The Financial Industry Regulatory Authority (Finra) today issued an alert to warn investors about stock scams involving fake or thinly traded companies selling everything from fortified foods and energy drinks to "natural" medicines.
Like many investment scams, Finra officials say in Nutraceutical Stock Scams--Don't Supplement Your Portfolio With These Companies that pitches for nutraceutical stocks may arrive in a variety of ways--from cold calls to e-mail, tweets, blogs or message board posts.
Nutraceuticals are products that claim to help people to lose weight, get an energy boost, live longer or fight the common cold, and can include dietary supplements and food and drink products that contain additives purporting to provide health benefits. While some nutraceutical companies are legitimate, others could be bogus operations with the potential to harm unsuspecting investors.
The con artists behind nutraceutical stock scams may try to lure in investors with optimistic and potentially false and misleading information that in turn creates unwarranted demand for shares of small, thinly-traded companies that often have little or no history of financial success.

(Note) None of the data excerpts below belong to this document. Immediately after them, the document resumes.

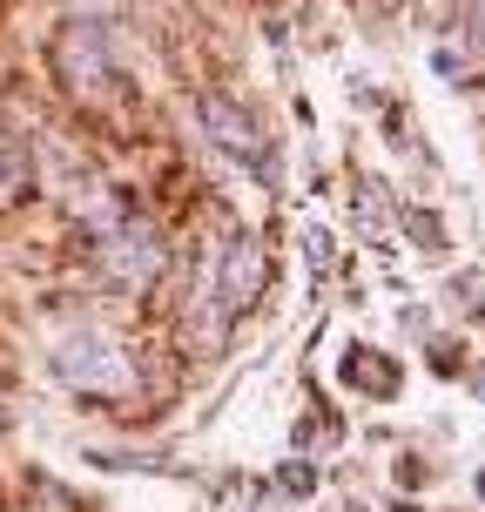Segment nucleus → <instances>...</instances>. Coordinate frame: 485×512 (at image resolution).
Listing matches in <instances>:
<instances>
[{
  "label": "nucleus",
  "instance_id": "1",
  "mask_svg": "<svg viewBox=\"0 0 485 512\" xmlns=\"http://www.w3.org/2000/svg\"><path fill=\"white\" fill-rule=\"evenodd\" d=\"M203 122H209V135H223V149H230L236 162H250L256 176H270V149H263V135H256L250 122H236V108L223 102V95H209V102H203Z\"/></svg>",
  "mask_w": 485,
  "mask_h": 512
},
{
  "label": "nucleus",
  "instance_id": "2",
  "mask_svg": "<svg viewBox=\"0 0 485 512\" xmlns=\"http://www.w3.org/2000/svg\"><path fill=\"white\" fill-rule=\"evenodd\" d=\"M256 283H263V256H256L250 236H236L230 250H223V317L243 310V297H250Z\"/></svg>",
  "mask_w": 485,
  "mask_h": 512
},
{
  "label": "nucleus",
  "instance_id": "3",
  "mask_svg": "<svg viewBox=\"0 0 485 512\" xmlns=\"http://www.w3.org/2000/svg\"><path fill=\"white\" fill-rule=\"evenodd\" d=\"M14 182H21V169H14V155L0 149V203H7V196H14Z\"/></svg>",
  "mask_w": 485,
  "mask_h": 512
}]
</instances>
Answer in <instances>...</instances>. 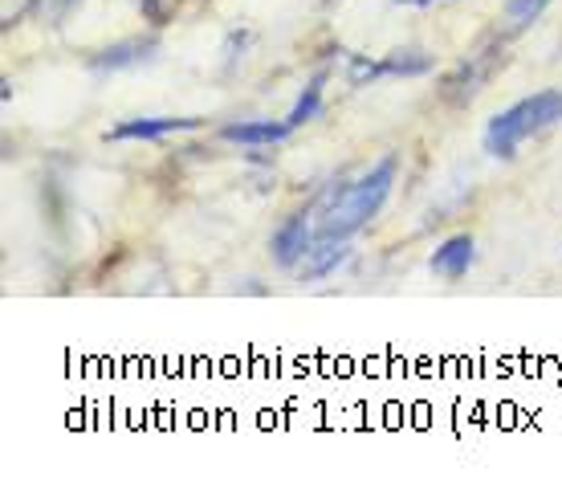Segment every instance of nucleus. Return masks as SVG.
I'll use <instances>...</instances> for the list:
<instances>
[{
    "label": "nucleus",
    "mask_w": 562,
    "mask_h": 485,
    "mask_svg": "<svg viewBox=\"0 0 562 485\" xmlns=\"http://www.w3.org/2000/svg\"><path fill=\"white\" fill-rule=\"evenodd\" d=\"M314 221H318V204H310V208H302V213L285 216V221L278 225L273 241H269V253H273V261H278L281 270L302 266V261L310 257V249L318 245V237H314Z\"/></svg>",
    "instance_id": "nucleus-4"
},
{
    "label": "nucleus",
    "mask_w": 562,
    "mask_h": 485,
    "mask_svg": "<svg viewBox=\"0 0 562 485\" xmlns=\"http://www.w3.org/2000/svg\"><path fill=\"white\" fill-rule=\"evenodd\" d=\"M395 4H420L424 9V4H432V0H395Z\"/></svg>",
    "instance_id": "nucleus-17"
},
{
    "label": "nucleus",
    "mask_w": 562,
    "mask_h": 485,
    "mask_svg": "<svg viewBox=\"0 0 562 485\" xmlns=\"http://www.w3.org/2000/svg\"><path fill=\"white\" fill-rule=\"evenodd\" d=\"M473 261H477V241H473L469 233H457V237H449L445 245H436L428 270H432L436 278H445V282H461L464 273L473 270Z\"/></svg>",
    "instance_id": "nucleus-7"
},
{
    "label": "nucleus",
    "mask_w": 562,
    "mask_h": 485,
    "mask_svg": "<svg viewBox=\"0 0 562 485\" xmlns=\"http://www.w3.org/2000/svg\"><path fill=\"white\" fill-rule=\"evenodd\" d=\"M380 61H371L367 54H347V82L351 86H371L380 82Z\"/></svg>",
    "instance_id": "nucleus-12"
},
{
    "label": "nucleus",
    "mask_w": 562,
    "mask_h": 485,
    "mask_svg": "<svg viewBox=\"0 0 562 485\" xmlns=\"http://www.w3.org/2000/svg\"><path fill=\"white\" fill-rule=\"evenodd\" d=\"M200 127H204V119H196V114H188V119H171V114H159V119H123V123H114L106 131V139L155 143V139H168V135H180V131H200Z\"/></svg>",
    "instance_id": "nucleus-6"
},
{
    "label": "nucleus",
    "mask_w": 562,
    "mask_h": 485,
    "mask_svg": "<svg viewBox=\"0 0 562 485\" xmlns=\"http://www.w3.org/2000/svg\"><path fill=\"white\" fill-rule=\"evenodd\" d=\"M290 123H278V119H240V123H225L221 127V139L240 143V147H273V143L290 139Z\"/></svg>",
    "instance_id": "nucleus-8"
},
{
    "label": "nucleus",
    "mask_w": 562,
    "mask_h": 485,
    "mask_svg": "<svg viewBox=\"0 0 562 485\" xmlns=\"http://www.w3.org/2000/svg\"><path fill=\"white\" fill-rule=\"evenodd\" d=\"M506 57L509 54H506V42H502V37H493V42H485L481 49H473V54L464 57L461 66L440 82L445 102H452V106H469V102L490 86L493 74L506 66Z\"/></svg>",
    "instance_id": "nucleus-3"
},
{
    "label": "nucleus",
    "mask_w": 562,
    "mask_h": 485,
    "mask_svg": "<svg viewBox=\"0 0 562 485\" xmlns=\"http://www.w3.org/2000/svg\"><path fill=\"white\" fill-rule=\"evenodd\" d=\"M542 9H547V0H509L506 16L514 21V29H509V33H521V29L530 25V21H535Z\"/></svg>",
    "instance_id": "nucleus-15"
},
{
    "label": "nucleus",
    "mask_w": 562,
    "mask_h": 485,
    "mask_svg": "<svg viewBox=\"0 0 562 485\" xmlns=\"http://www.w3.org/2000/svg\"><path fill=\"white\" fill-rule=\"evenodd\" d=\"M159 54V37H123V42L106 45L90 57V70L94 74H119V70H135V66H147Z\"/></svg>",
    "instance_id": "nucleus-5"
},
{
    "label": "nucleus",
    "mask_w": 562,
    "mask_h": 485,
    "mask_svg": "<svg viewBox=\"0 0 562 485\" xmlns=\"http://www.w3.org/2000/svg\"><path fill=\"white\" fill-rule=\"evenodd\" d=\"M432 54H424V49H392L380 61V74L383 78H424V74H432Z\"/></svg>",
    "instance_id": "nucleus-10"
},
{
    "label": "nucleus",
    "mask_w": 562,
    "mask_h": 485,
    "mask_svg": "<svg viewBox=\"0 0 562 485\" xmlns=\"http://www.w3.org/2000/svg\"><path fill=\"white\" fill-rule=\"evenodd\" d=\"M347 257H351L347 241H318L310 249L306 266H302V282H323V278H330Z\"/></svg>",
    "instance_id": "nucleus-9"
},
{
    "label": "nucleus",
    "mask_w": 562,
    "mask_h": 485,
    "mask_svg": "<svg viewBox=\"0 0 562 485\" xmlns=\"http://www.w3.org/2000/svg\"><path fill=\"white\" fill-rule=\"evenodd\" d=\"M562 123V90H538L530 99H518L514 106L497 111L485 127V151L493 159H514L526 139Z\"/></svg>",
    "instance_id": "nucleus-2"
},
{
    "label": "nucleus",
    "mask_w": 562,
    "mask_h": 485,
    "mask_svg": "<svg viewBox=\"0 0 562 485\" xmlns=\"http://www.w3.org/2000/svg\"><path fill=\"white\" fill-rule=\"evenodd\" d=\"M135 4H139L143 16H147V21H151L155 29L168 25V0H135Z\"/></svg>",
    "instance_id": "nucleus-16"
},
{
    "label": "nucleus",
    "mask_w": 562,
    "mask_h": 485,
    "mask_svg": "<svg viewBox=\"0 0 562 485\" xmlns=\"http://www.w3.org/2000/svg\"><path fill=\"white\" fill-rule=\"evenodd\" d=\"M395 171L400 159L383 156L371 171H363L351 184H335L318 200V221H314V237L318 241H351L359 228H367L383 213V204L395 188Z\"/></svg>",
    "instance_id": "nucleus-1"
},
{
    "label": "nucleus",
    "mask_w": 562,
    "mask_h": 485,
    "mask_svg": "<svg viewBox=\"0 0 562 485\" xmlns=\"http://www.w3.org/2000/svg\"><path fill=\"white\" fill-rule=\"evenodd\" d=\"M249 45H254V33H249V29H233V33H228L225 45H221V54H225V74L237 70V61L245 57Z\"/></svg>",
    "instance_id": "nucleus-14"
},
{
    "label": "nucleus",
    "mask_w": 562,
    "mask_h": 485,
    "mask_svg": "<svg viewBox=\"0 0 562 485\" xmlns=\"http://www.w3.org/2000/svg\"><path fill=\"white\" fill-rule=\"evenodd\" d=\"M326 4H330V0H326Z\"/></svg>",
    "instance_id": "nucleus-18"
},
{
    "label": "nucleus",
    "mask_w": 562,
    "mask_h": 485,
    "mask_svg": "<svg viewBox=\"0 0 562 485\" xmlns=\"http://www.w3.org/2000/svg\"><path fill=\"white\" fill-rule=\"evenodd\" d=\"M78 4H82V0H33V13H37L42 25H61Z\"/></svg>",
    "instance_id": "nucleus-13"
},
{
    "label": "nucleus",
    "mask_w": 562,
    "mask_h": 485,
    "mask_svg": "<svg viewBox=\"0 0 562 485\" xmlns=\"http://www.w3.org/2000/svg\"><path fill=\"white\" fill-rule=\"evenodd\" d=\"M326 78H330V74L326 70H318L314 74V78H310L306 82V90H302V94H297V102H294V111L285 114V123H290V127H306L310 119H318V114H323V94H326Z\"/></svg>",
    "instance_id": "nucleus-11"
}]
</instances>
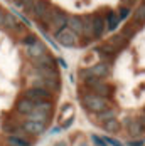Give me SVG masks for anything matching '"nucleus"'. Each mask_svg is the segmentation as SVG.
<instances>
[{
    "mask_svg": "<svg viewBox=\"0 0 145 146\" xmlns=\"http://www.w3.org/2000/svg\"><path fill=\"white\" fill-rule=\"evenodd\" d=\"M83 84H85L86 91L95 92V94H98V96H103V98H106V99L113 94V86L106 84L103 79H96V77H85V79H83Z\"/></svg>",
    "mask_w": 145,
    "mask_h": 146,
    "instance_id": "1",
    "label": "nucleus"
},
{
    "mask_svg": "<svg viewBox=\"0 0 145 146\" xmlns=\"http://www.w3.org/2000/svg\"><path fill=\"white\" fill-rule=\"evenodd\" d=\"M81 102H83V106L86 108L89 113H98V111H101L105 108H108V104H110L106 98L98 96L95 92H89V91H86L85 94H81Z\"/></svg>",
    "mask_w": 145,
    "mask_h": 146,
    "instance_id": "2",
    "label": "nucleus"
},
{
    "mask_svg": "<svg viewBox=\"0 0 145 146\" xmlns=\"http://www.w3.org/2000/svg\"><path fill=\"white\" fill-rule=\"evenodd\" d=\"M110 72H111L110 62L103 60V62H98V64H95V66H91V67H88V69H81V71H79V76H81V79H85V77L105 79V77L110 76Z\"/></svg>",
    "mask_w": 145,
    "mask_h": 146,
    "instance_id": "3",
    "label": "nucleus"
},
{
    "mask_svg": "<svg viewBox=\"0 0 145 146\" xmlns=\"http://www.w3.org/2000/svg\"><path fill=\"white\" fill-rule=\"evenodd\" d=\"M56 39H58V42L61 45H64V47H74V45H78V35L69 30L68 27H64V29H61L59 32H56Z\"/></svg>",
    "mask_w": 145,
    "mask_h": 146,
    "instance_id": "4",
    "label": "nucleus"
},
{
    "mask_svg": "<svg viewBox=\"0 0 145 146\" xmlns=\"http://www.w3.org/2000/svg\"><path fill=\"white\" fill-rule=\"evenodd\" d=\"M24 98H27V99H30V101H44V99H52V92L49 91V89L46 88H29L26 92H24Z\"/></svg>",
    "mask_w": 145,
    "mask_h": 146,
    "instance_id": "5",
    "label": "nucleus"
},
{
    "mask_svg": "<svg viewBox=\"0 0 145 146\" xmlns=\"http://www.w3.org/2000/svg\"><path fill=\"white\" fill-rule=\"evenodd\" d=\"M22 131L27 133V134H32V136H37L46 129V124L44 123H39V121H32V119H26L22 124H20Z\"/></svg>",
    "mask_w": 145,
    "mask_h": 146,
    "instance_id": "6",
    "label": "nucleus"
},
{
    "mask_svg": "<svg viewBox=\"0 0 145 146\" xmlns=\"http://www.w3.org/2000/svg\"><path fill=\"white\" fill-rule=\"evenodd\" d=\"M66 19H68V15H64L62 12L52 9V10H51V25H49V27L54 29L56 32H59L61 29L66 27Z\"/></svg>",
    "mask_w": 145,
    "mask_h": 146,
    "instance_id": "7",
    "label": "nucleus"
},
{
    "mask_svg": "<svg viewBox=\"0 0 145 146\" xmlns=\"http://www.w3.org/2000/svg\"><path fill=\"white\" fill-rule=\"evenodd\" d=\"M66 27L69 30H72L78 37H81L83 35V19L76 17V15H69L66 19Z\"/></svg>",
    "mask_w": 145,
    "mask_h": 146,
    "instance_id": "8",
    "label": "nucleus"
},
{
    "mask_svg": "<svg viewBox=\"0 0 145 146\" xmlns=\"http://www.w3.org/2000/svg\"><path fill=\"white\" fill-rule=\"evenodd\" d=\"M36 72L42 79H51V81H59V74L56 67H47V66H39L36 64Z\"/></svg>",
    "mask_w": 145,
    "mask_h": 146,
    "instance_id": "9",
    "label": "nucleus"
},
{
    "mask_svg": "<svg viewBox=\"0 0 145 146\" xmlns=\"http://www.w3.org/2000/svg\"><path fill=\"white\" fill-rule=\"evenodd\" d=\"M47 9H49L47 2H44V0H34L32 2V9H30V15L36 20H41L44 17V14L47 12Z\"/></svg>",
    "mask_w": 145,
    "mask_h": 146,
    "instance_id": "10",
    "label": "nucleus"
},
{
    "mask_svg": "<svg viewBox=\"0 0 145 146\" xmlns=\"http://www.w3.org/2000/svg\"><path fill=\"white\" fill-rule=\"evenodd\" d=\"M91 24H93V37H101L106 30V22L101 15H93L91 17Z\"/></svg>",
    "mask_w": 145,
    "mask_h": 146,
    "instance_id": "11",
    "label": "nucleus"
},
{
    "mask_svg": "<svg viewBox=\"0 0 145 146\" xmlns=\"http://www.w3.org/2000/svg\"><path fill=\"white\" fill-rule=\"evenodd\" d=\"M7 145L9 146H30V141L26 138L24 133H20L17 129L15 133H12V134L7 138Z\"/></svg>",
    "mask_w": 145,
    "mask_h": 146,
    "instance_id": "12",
    "label": "nucleus"
},
{
    "mask_svg": "<svg viewBox=\"0 0 145 146\" xmlns=\"http://www.w3.org/2000/svg\"><path fill=\"white\" fill-rule=\"evenodd\" d=\"M96 52H98L103 59H113L120 50L116 49L115 45H111L110 42H105V44H101V45L96 47Z\"/></svg>",
    "mask_w": 145,
    "mask_h": 146,
    "instance_id": "13",
    "label": "nucleus"
},
{
    "mask_svg": "<svg viewBox=\"0 0 145 146\" xmlns=\"http://www.w3.org/2000/svg\"><path fill=\"white\" fill-rule=\"evenodd\" d=\"M34 101H30V99H27V98H22L20 101L17 102V106H15V111L19 113V114H24V116H27V114H30L32 111H34Z\"/></svg>",
    "mask_w": 145,
    "mask_h": 146,
    "instance_id": "14",
    "label": "nucleus"
},
{
    "mask_svg": "<svg viewBox=\"0 0 145 146\" xmlns=\"http://www.w3.org/2000/svg\"><path fill=\"white\" fill-rule=\"evenodd\" d=\"M44 52H46V47H44L42 42H39V40H36L34 44L27 45V56H29L32 60L39 59V57L44 54Z\"/></svg>",
    "mask_w": 145,
    "mask_h": 146,
    "instance_id": "15",
    "label": "nucleus"
},
{
    "mask_svg": "<svg viewBox=\"0 0 145 146\" xmlns=\"http://www.w3.org/2000/svg\"><path fill=\"white\" fill-rule=\"evenodd\" d=\"M2 27H5V29H20L19 27V24H17V20L14 19V15L10 14V12H5L3 10V19H2Z\"/></svg>",
    "mask_w": 145,
    "mask_h": 146,
    "instance_id": "16",
    "label": "nucleus"
},
{
    "mask_svg": "<svg viewBox=\"0 0 145 146\" xmlns=\"http://www.w3.org/2000/svg\"><path fill=\"white\" fill-rule=\"evenodd\" d=\"M27 119L39 121V123L47 124V123H49V119H51V114H47V113H44V111H37V109H34L30 114H27Z\"/></svg>",
    "mask_w": 145,
    "mask_h": 146,
    "instance_id": "17",
    "label": "nucleus"
},
{
    "mask_svg": "<svg viewBox=\"0 0 145 146\" xmlns=\"http://www.w3.org/2000/svg\"><path fill=\"white\" fill-rule=\"evenodd\" d=\"M125 124H127L128 133H130L132 136H140V133L144 131L142 126H140V123H138V119H128Z\"/></svg>",
    "mask_w": 145,
    "mask_h": 146,
    "instance_id": "18",
    "label": "nucleus"
},
{
    "mask_svg": "<svg viewBox=\"0 0 145 146\" xmlns=\"http://www.w3.org/2000/svg\"><path fill=\"white\" fill-rule=\"evenodd\" d=\"M115 114H116V111L113 109V108H105V109H101V111H98L96 113V119L98 121H108V119H111V117H115Z\"/></svg>",
    "mask_w": 145,
    "mask_h": 146,
    "instance_id": "19",
    "label": "nucleus"
},
{
    "mask_svg": "<svg viewBox=\"0 0 145 146\" xmlns=\"http://www.w3.org/2000/svg\"><path fill=\"white\" fill-rule=\"evenodd\" d=\"M132 17H133V22H135L137 25L145 24V5H144V3H142L140 7H137V9H135V12L132 14Z\"/></svg>",
    "mask_w": 145,
    "mask_h": 146,
    "instance_id": "20",
    "label": "nucleus"
},
{
    "mask_svg": "<svg viewBox=\"0 0 145 146\" xmlns=\"http://www.w3.org/2000/svg\"><path fill=\"white\" fill-rule=\"evenodd\" d=\"M103 128L106 133H118L120 131V123H118V119L111 117L108 121H103Z\"/></svg>",
    "mask_w": 145,
    "mask_h": 146,
    "instance_id": "21",
    "label": "nucleus"
},
{
    "mask_svg": "<svg viewBox=\"0 0 145 146\" xmlns=\"http://www.w3.org/2000/svg\"><path fill=\"white\" fill-rule=\"evenodd\" d=\"M106 29L108 30H113L118 27V24H120V19H118V15H116V12H108V15H106Z\"/></svg>",
    "mask_w": 145,
    "mask_h": 146,
    "instance_id": "22",
    "label": "nucleus"
},
{
    "mask_svg": "<svg viewBox=\"0 0 145 146\" xmlns=\"http://www.w3.org/2000/svg\"><path fill=\"white\" fill-rule=\"evenodd\" d=\"M34 62H36V64H39V66H47V67H56V60H54V59L51 57V56H49L47 52H44L42 56H41L39 59H36Z\"/></svg>",
    "mask_w": 145,
    "mask_h": 146,
    "instance_id": "23",
    "label": "nucleus"
},
{
    "mask_svg": "<svg viewBox=\"0 0 145 146\" xmlns=\"http://www.w3.org/2000/svg\"><path fill=\"white\" fill-rule=\"evenodd\" d=\"M108 42H110L111 45H115L118 50H122V49L127 45V39H125L122 34H118V35H111V39H110Z\"/></svg>",
    "mask_w": 145,
    "mask_h": 146,
    "instance_id": "24",
    "label": "nucleus"
},
{
    "mask_svg": "<svg viewBox=\"0 0 145 146\" xmlns=\"http://www.w3.org/2000/svg\"><path fill=\"white\" fill-rule=\"evenodd\" d=\"M135 32H137V29H135V25H125L123 29H122V35L127 39V40H130L132 37L135 35Z\"/></svg>",
    "mask_w": 145,
    "mask_h": 146,
    "instance_id": "25",
    "label": "nucleus"
},
{
    "mask_svg": "<svg viewBox=\"0 0 145 146\" xmlns=\"http://www.w3.org/2000/svg\"><path fill=\"white\" fill-rule=\"evenodd\" d=\"M116 15H118V19H120V20H123V19H128V17L132 15V10L127 7V5H122V7L118 9Z\"/></svg>",
    "mask_w": 145,
    "mask_h": 146,
    "instance_id": "26",
    "label": "nucleus"
},
{
    "mask_svg": "<svg viewBox=\"0 0 145 146\" xmlns=\"http://www.w3.org/2000/svg\"><path fill=\"white\" fill-rule=\"evenodd\" d=\"M36 40H37V39H36L34 35H26V37H24V44H26V45H30V44H34Z\"/></svg>",
    "mask_w": 145,
    "mask_h": 146,
    "instance_id": "27",
    "label": "nucleus"
},
{
    "mask_svg": "<svg viewBox=\"0 0 145 146\" xmlns=\"http://www.w3.org/2000/svg\"><path fill=\"white\" fill-rule=\"evenodd\" d=\"M106 143L111 146H122V143L120 141H116V139H111V138H106Z\"/></svg>",
    "mask_w": 145,
    "mask_h": 146,
    "instance_id": "28",
    "label": "nucleus"
},
{
    "mask_svg": "<svg viewBox=\"0 0 145 146\" xmlns=\"http://www.w3.org/2000/svg\"><path fill=\"white\" fill-rule=\"evenodd\" d=\"M93 141H95V143H96L98 146H106V143H105L103 139H100L98 136H93Z\"/></svg>",
    "mask_w": 145,
    "mask_h": 146,
    "instance_id": "29",
    "label": "nucleus"
},
{
    "mask_svg": "<svg viewBox=\"0 0 145 146\" xmlns=\"http://www.w3.org/2000/svg\"><path fill=\"white\" fill-rule=\"evenodd\" d=\"M127 146H144V141H128Z\"/></svg>",
    "mask_w": 145,
    "mask_h": 146,
    "instance_id": "30",
    "label": "nucleus"
},
{
    "mask_svg": "<svg viewBox=\"0 0 145 146\" xmlns=\"http://www.w3.org/2000/svg\"><path fill=\"white\" fill-rule=\"evenodd\" d=\"M138 123H140V126H142V129L145 131V114H144L142 117H140V119H138Z\"/></svg>",
    "mask_w": 145,
    "mask_h": 146,
    "instance_id": "31",
    "label": "nucleus"
},
{
    "mask_svg": "<svg viewBox=\"0 0 145 146\" xmlns=\"http://www.w3.org/2000/svg\"><path fill=\"white\" fill-rule=\"evenodd\" d=\"M54 146H66V143H64V141H59V143H56Z\"/></svg>",
    "mask_w": 145,
    "mask_h": 146,
    "instance_id": "32",
    "label": "nucleus"
},
{
    "mask_svg": "<svg viewBox=\"0 0 145 146\" xmlns=\"http://www.w3.org/2000/svg\"><path fill=\"white\" fill-rule=\"evenodd\" d=\"M132 2H135V0H123V3H132Z\"/></svg>",
    "mask_w": 145,
    "mask_h": 146,
    "instance_id": "33",
    "label": "nucleus"
},
{
    "mask_svg": "<svg viewBox=\"0 0 145 146\" xmlns=\"http://www.w3.org/2000/svg\"><path fill=\"white\" fill-rule=\"evenodd\" d=\"M15 2H17V3H19V5H20V3H22V2H24V0H15Z\"/></svg>",
    "mask_w": 145,
    "mask_h": 146,
    "instance_id": "34",
    "label": "nucleus"
},
{
    "mask_svg": "<svg viewBox=\"0 0 145 146\" xmlns=\"http://www.w3.org/2000/svg\"><path fill=\"white\" fill-rule=\"evenodd\" d=\"M81 146H88V145H81Z\"/></svg>",
    "mask_w": 145,
    "mask_h": 146,
    "instance_id": "35",
    "label": "nucleus"
},
{
    "mask_svg": "<svg viewBox=\"0 0 145 146\" xmlns=\"http://www.w3.org/2000/svg\"><path fill=\"white\" fill-rule=\"evenodd\" d=\"M144 5H145V0H144Z\"/></svg>",
    "mask_w": 145,
    "mask_h": 146,
    "instance_id": "36",
    "label": "nucleus"
},
{
    "mask_svg": "<svg viewBox=\"0 0 145 146\" xmlns=\"http://www.w3.org/2000/svg\"><path fill=\"white\" fill-rule=\"evenodd\" d=\"M144 113H145V109H144Z\"/></svg>",
    "mask_w": 145,
    "mask_h": 146,
    "instance_id": "37",
    "label": "nucleus"
}]
</instances>
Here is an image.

The con artists behind these "pump and dump" scams can then sell off their shares, leaving investors with worthless stock.
One scam artist claimed to have acquired rights to "all-natural" medicines that treat maladies ranging from the common cold to kidney disease. The company claimed it had "the potential to capture 3 percent of the U.S. market within a three-year period," and "potentially generate "$100,000,000 in revenues." Investors who took a look at the company's unaudited financials would have found a firm with almost no cash on hand and no track record of sales.
"While nutraceuticals claim to help people become healthy, investing in some of the companies associated with these products can make investors' portfolios sick," said Gerri Walsh, vice president for Investor Education for Finra. "The best way investors can inoculate themselves against investment scams is to ask and check."
Walsh says investors can find out if a promoter is licensed by using Finra's BrokerCheck, and check out the investment using the Securities and Exchange Commission's Edgar database of company filings.